What is expected ▸ Leave out the pictures and retype all the entries below exactly.

-------- Data for this task --------

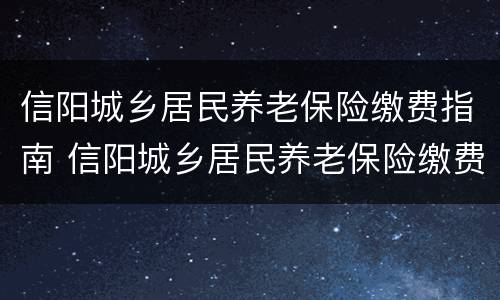 信阳城乡居民养老保险缴费指南 信阳城乡居民养老保险缴费指南电子版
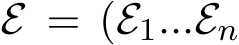  E = (E1...En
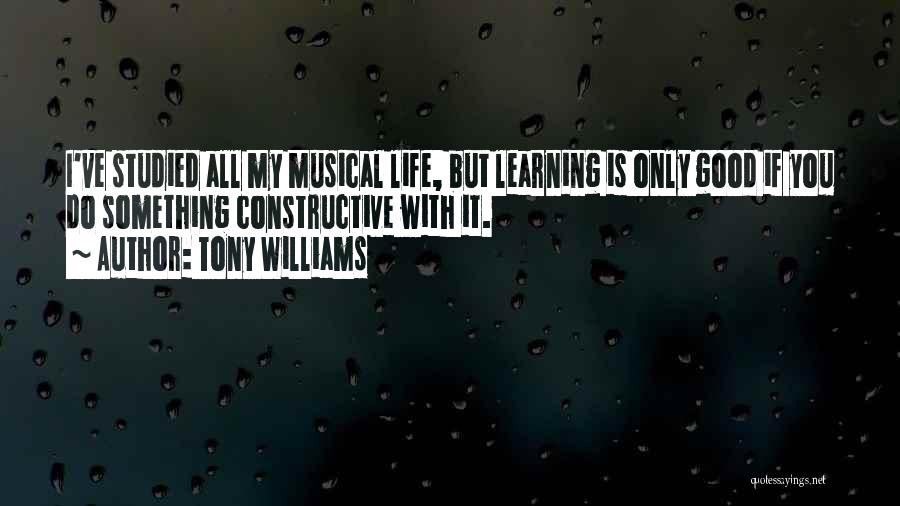 Tony Williams Quotes: I've Studied All My Musical Life, But Learning Is Only Good If You Do Something Constructive With It.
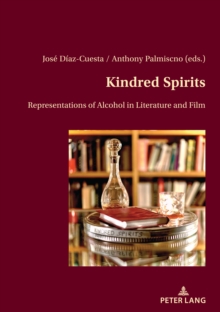 Kindred Spirits : Representations of Alcohol in Literature and Film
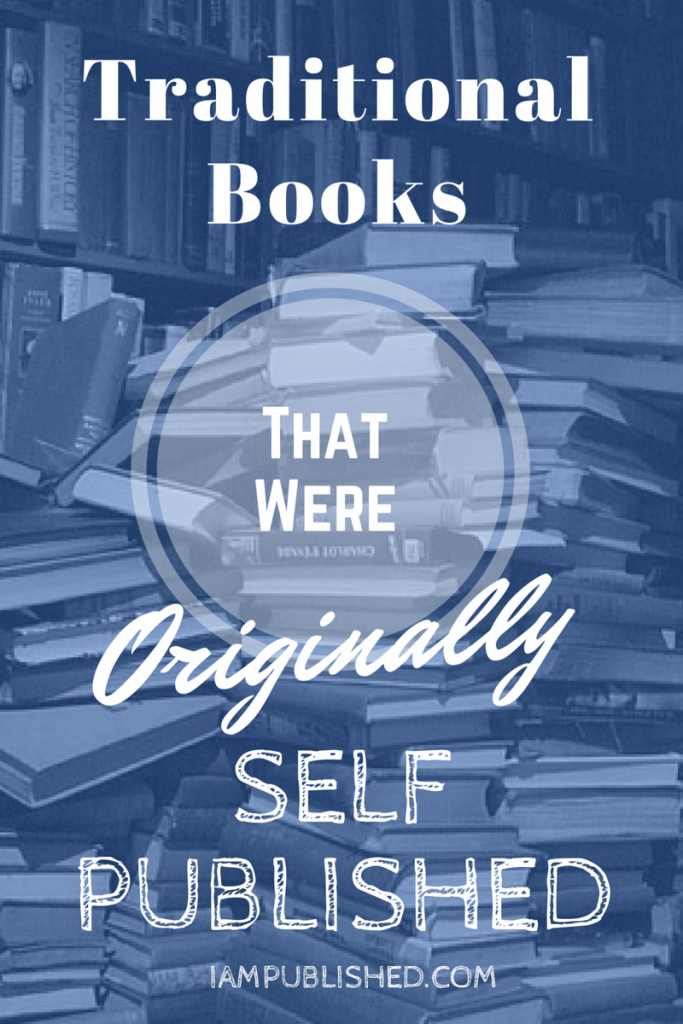 Traditional Books That Were Originally Self Published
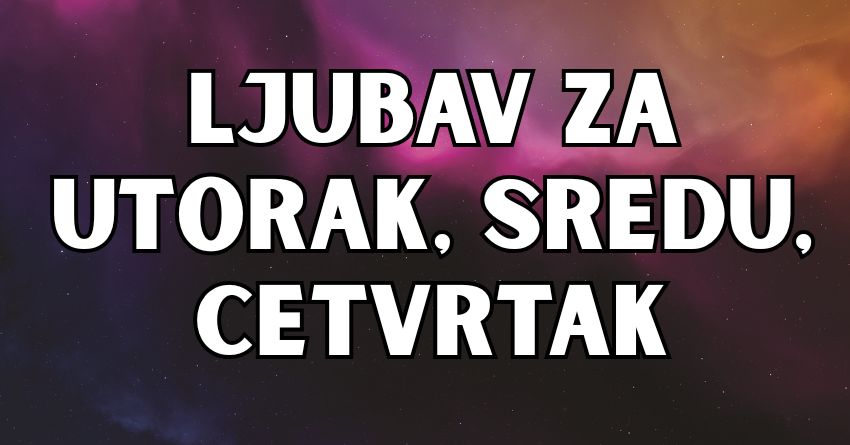 Ljubavni horoskop za 22,23. i 24.jul:Naredna tri dana su za emocije i ljubavna desavanja! Ljubavni horoskop za 22,23. i 24.jul:Naredna tri dana su za emocije i ljubavna desavanja!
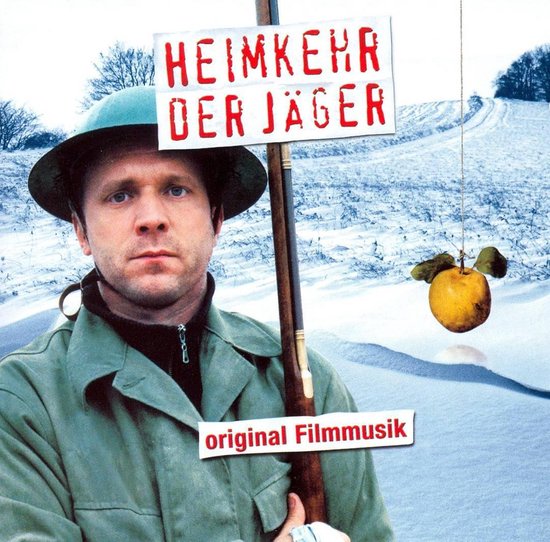 Heimkehr Der Jäger [Original Filmmusik]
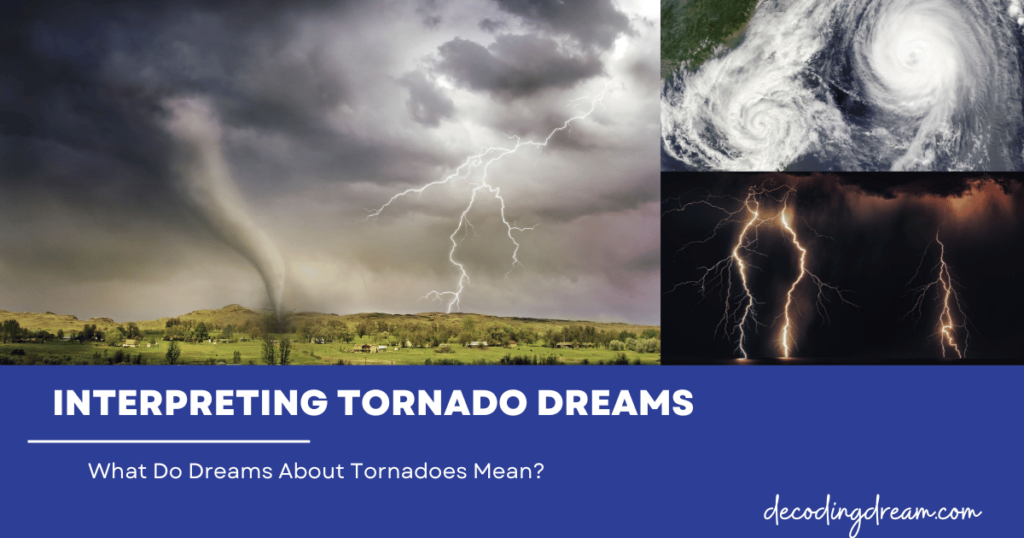 What Do Dreams About Tornadoes Mean?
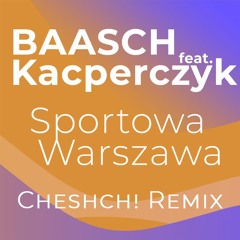 Baasch feat. Kacperczyk - Sportowa Warszawa (Cheshch! Remix)
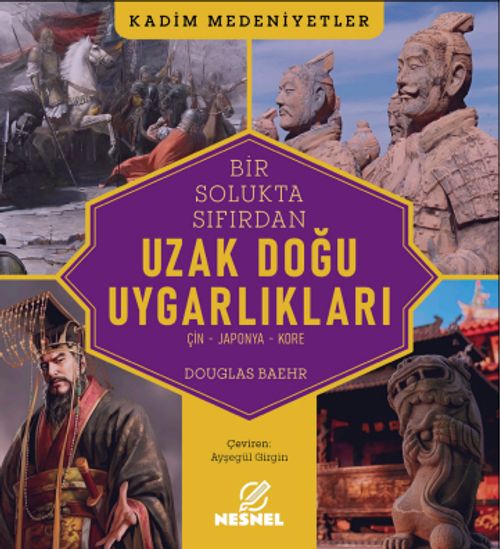 Uzak Doğu Uygarlıkları & Çin - Japonya - Kore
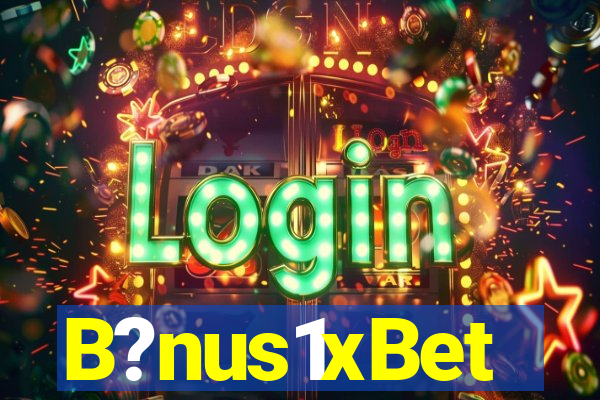 B?nus1xBet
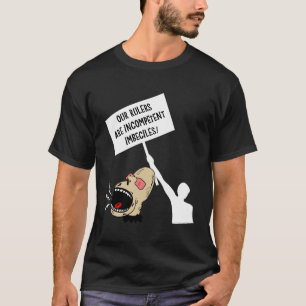 Onze heersers zijn onbekwame imbecielen t-shirt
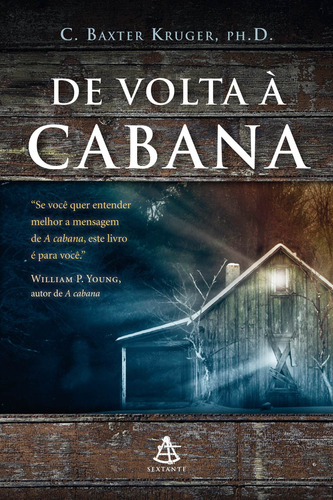 Livro De Volta À Cabana - C. Baxter Kruger - Usado (Usado)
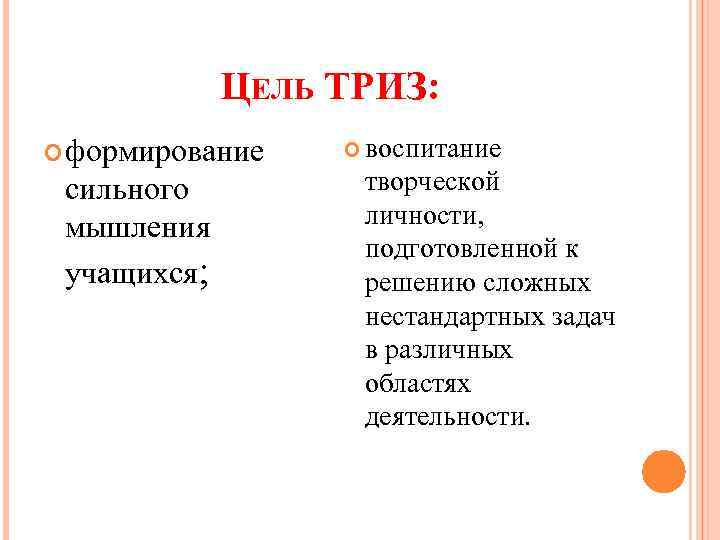 ЦЕЛЬ ТРИЗ: формирование сильного мышления учащихся; воспитание творческой личности, подготовленной к решению сложных нестандартных
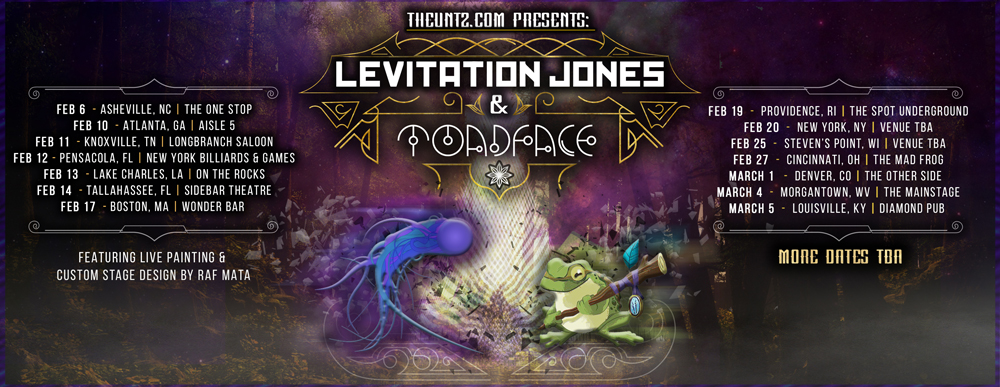 Levitation Jones + Toadface
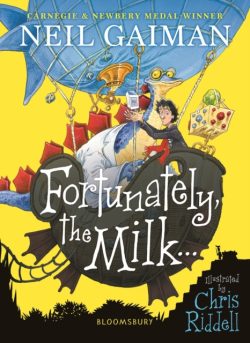 Fortunately, the Milk... by Neil Gaiman, ill. by Chris Riddell
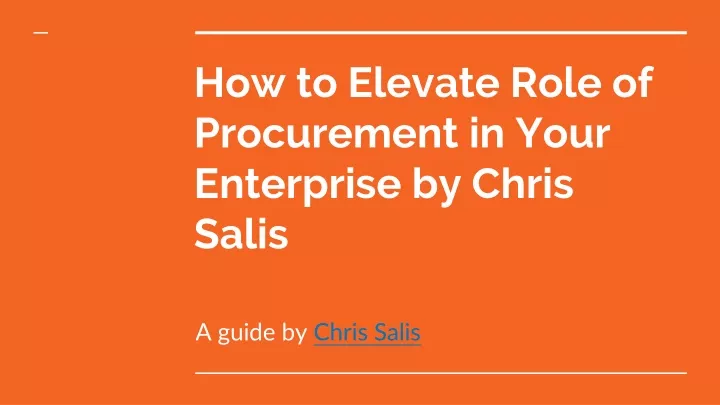 how to elevate role of procurement in your enterprise by chris salis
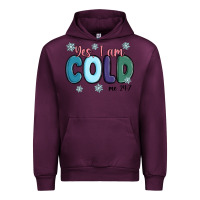 Mauve Wine yes i am cold Urban Hoodie - MaliasSmallBusiness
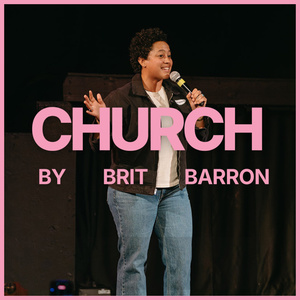 EDINBURGH 2026: Review: BRIT BARRON: CHURCH, Gilded Balloon Teviot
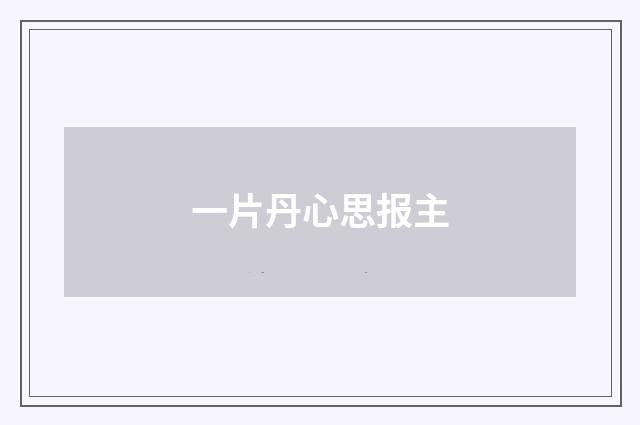 一片丹心思报主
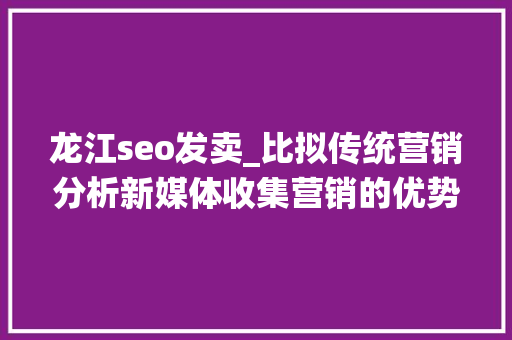 龙江seo发卖_比拟传统营销分析新媒体收集营销的优势 龙江seo发卖_比拟传统营销分析新媒体收集营销的优势 网站建设公司
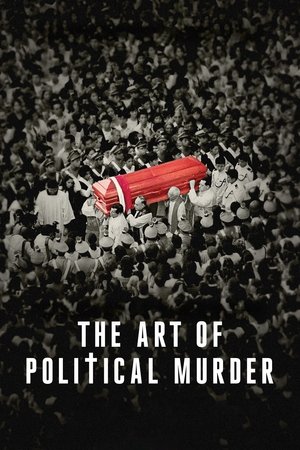 The Art of Political Murder Poster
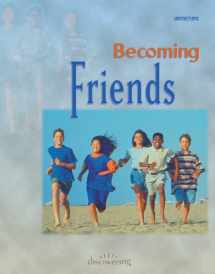 9780884894520-0884894525-Becoming Friends: (Student Booklet)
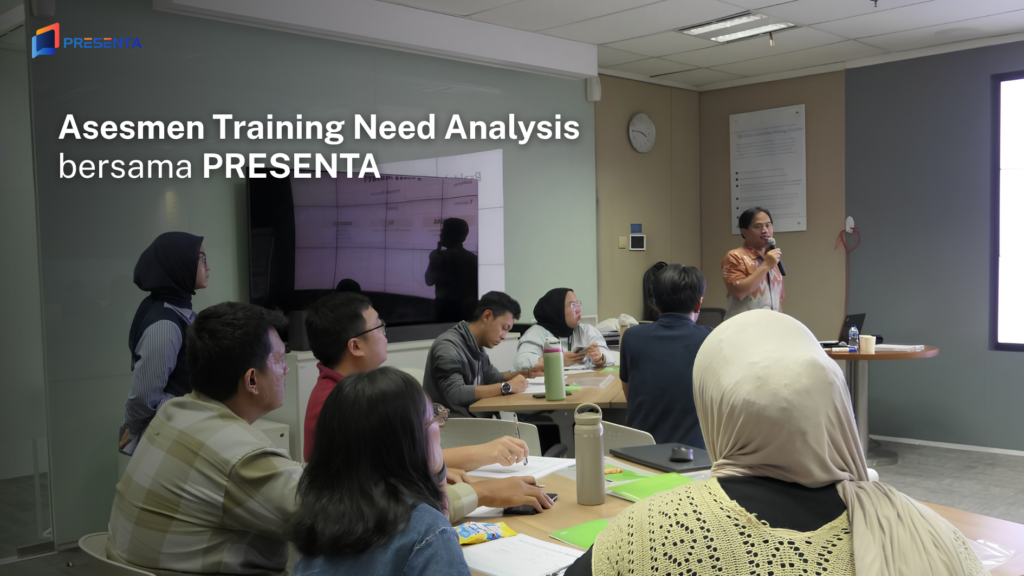 Kolaborasi Bersama PRESENTA dalam Asesmen Training Need Analysis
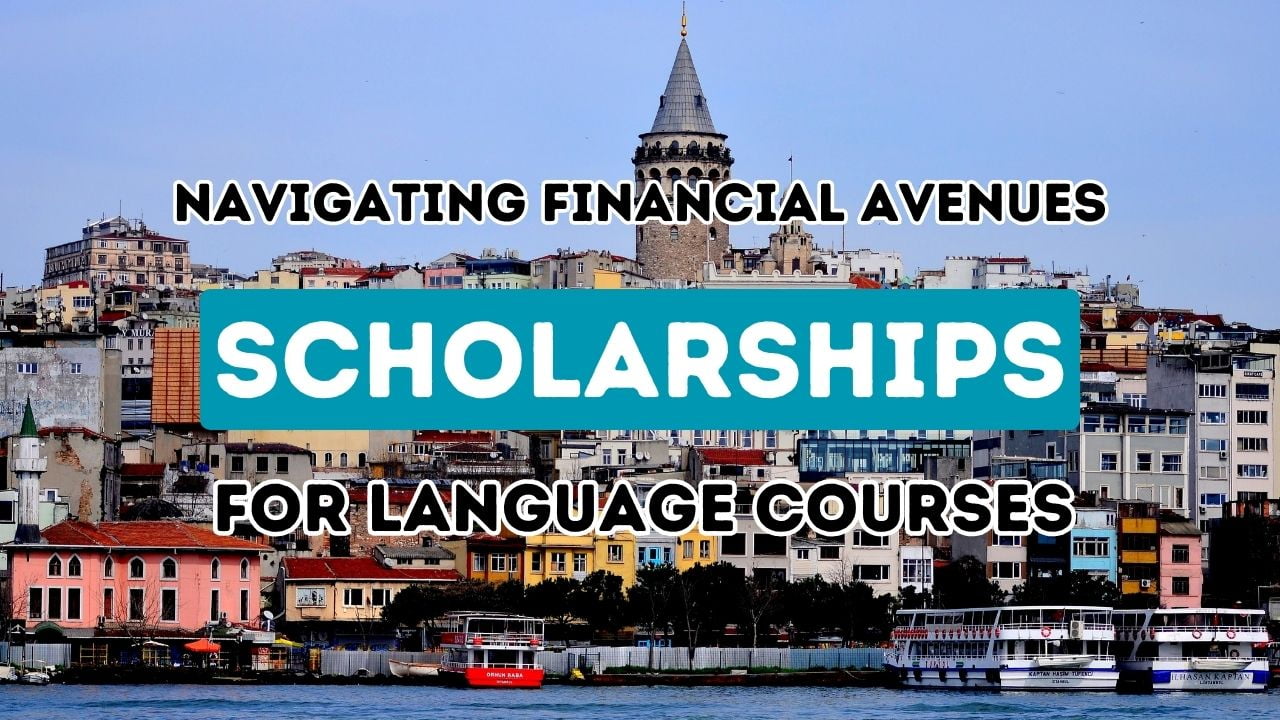 Navigating Financial Avenues: Scholarships for Turkish Language Courses in Turkey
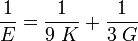 \frac{1}{E} = \frac{1}{9\;K} + \frac{1}{3\;G}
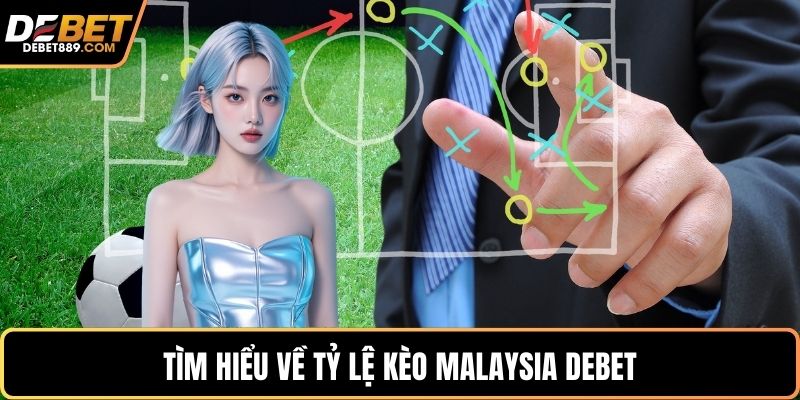 Tìm hiểu về tỷ lệ kèo Malaysia DEBET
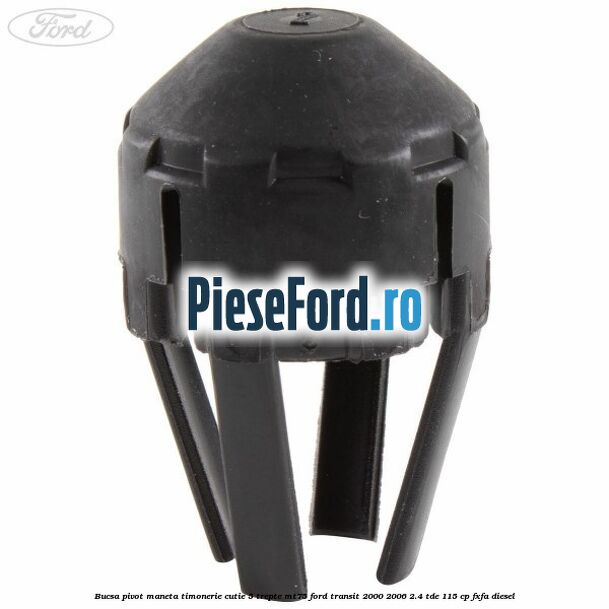 Bucsa pivot maneta timonerie cutie 5 trepte MT75 Ford Transit 2000-2006 2.4 TDE 115 cp FXFA diesel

--------

Expected answer ▸
 信阳城乡居民养老保险缴费指南 信阳城乡居民养老保险缴费指南电子版
  E = (E1...En
 Tony Williams Quotes: I've Studied All My Musical Life, But Learning Is Only Good If You Do Something Constructive With It.
 Kindred Spirits : Representations of Alcohol in Literature and Film
 Traditional Books That Were Originally Self Published
 Ljubavni horoskop za 22,23. i 24.jul:Naredna tri dana su za emocije i ljubavna desavanja! Ljubavni horoskop za 22,23. i 24.jul:Naredna tri dana su za emocije i ljubavna desavanja!
 Heimkehr Der Jäger [Original Filmmusik]
 What Do Dreams About Tornadoes Mean?
 Baasch feat. Kacperczyk - Sportowa Warszawa (Cheshch! Remix)
 Uzak Doğu Uygarlıkları & Çin - Japonya - Kore
 B?nus1xBet
 Onze heersers zijn onbekwame imbecielen t-shirt
 Livro De Volta À Cabana - C. Baxter Kruger - Usado (Usado)
 ЦЕЛЬ ТРИЗ: формирование сильного мышления учащихся; воспитание творческой личности, подготовленной к решению сложных нестандартных
 Levitation Jones + Toadface
 Fortunately, the Milk... by Neil Gaiman, ill. by Chris Riddell
 how to elevate role of procurement in your enterprise by chris salis
 Mauve Wine yes i am cold Urban Hoodie - MaliasSmallBusiness
 EDINBURGH 2026: Review: BRIT BARRON: CHURCH, Gilded Balloon Teviot
 一片丹心思报主
 龙江seo发卖_比拟传统营销分析新媒体收集营销的优势 龙江seo发卖_比拟传统营销分析新媒体收集营销的优势 网站建设公司
 The Art of Political Murder Poster
 9780884894520-0884894525-Becoming Friends: (Student Booklet)
 Kolaborasi Bersama PRESENTA dalam Asesmen Training Need Analysis
 Navigating Financial Avenues: Scholarships for Turkish Language Courses in Turkey
 \frac{1}{E} = \frac{1}{9\;K} + \frac{1}{3\;G}
 Tìm hiểu về tỷ lệ kèo Malaysia DEBET
 Bucsa pivot maneta timonerie cutie 5 trepte MT75 Ford Transit 2000-2006 2.4 TDE 115 cp FXFA diesel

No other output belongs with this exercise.